It is understood that Bevan had to fight off the Tories to get the NHS established in England, and yet they are currently ruling the roost at Westminster despite exhibiting all the duplicitous tendencies of their creed and its lust for the fortunes to come from the sale of our NHS. It’s not in the least surprising that the Conservatives have not won an election in Scotland for 65 years.

Bruce Moglia
Bridge of Weir

I HAVE to comment on Hamish MacQueen’s criticism of Carolyn Leckie. The Beveridge Report, titled Social Insurance and Allied Services, authored by William Henry Beveridge in 1942 was the basis of the NHS and was piloted through parliament by Nye Bevan.

However, we Scots need to remember the role of Tom Johnston, wartime Secretary of State for Scotland.
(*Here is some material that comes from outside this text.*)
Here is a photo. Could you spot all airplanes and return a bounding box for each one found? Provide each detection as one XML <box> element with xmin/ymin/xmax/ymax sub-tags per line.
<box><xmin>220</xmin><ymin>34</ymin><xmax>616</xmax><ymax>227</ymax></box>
The following extract from Gordon Brown’s foreword in the recent biography of Tom Johnston is relevant:

“If he had stayed on after his great achievement of the first part of the 1940s – to lay the foundations for a National Health Service in Scotland in advance of the UK – he would have been far better recognised by historians, but also by his contemporaries and indeed the Scottish people, as the architect of the NHS alongside Aneurin Bevan.”

In the pre-1945 years Tom Johnston was insisting on an NHS that was free at the point of need.

Beverage was indeed a Liberal, elected MP for Berwick-upon-Tweed from 1944 to 1945, and was elevated to the Lords in 1946.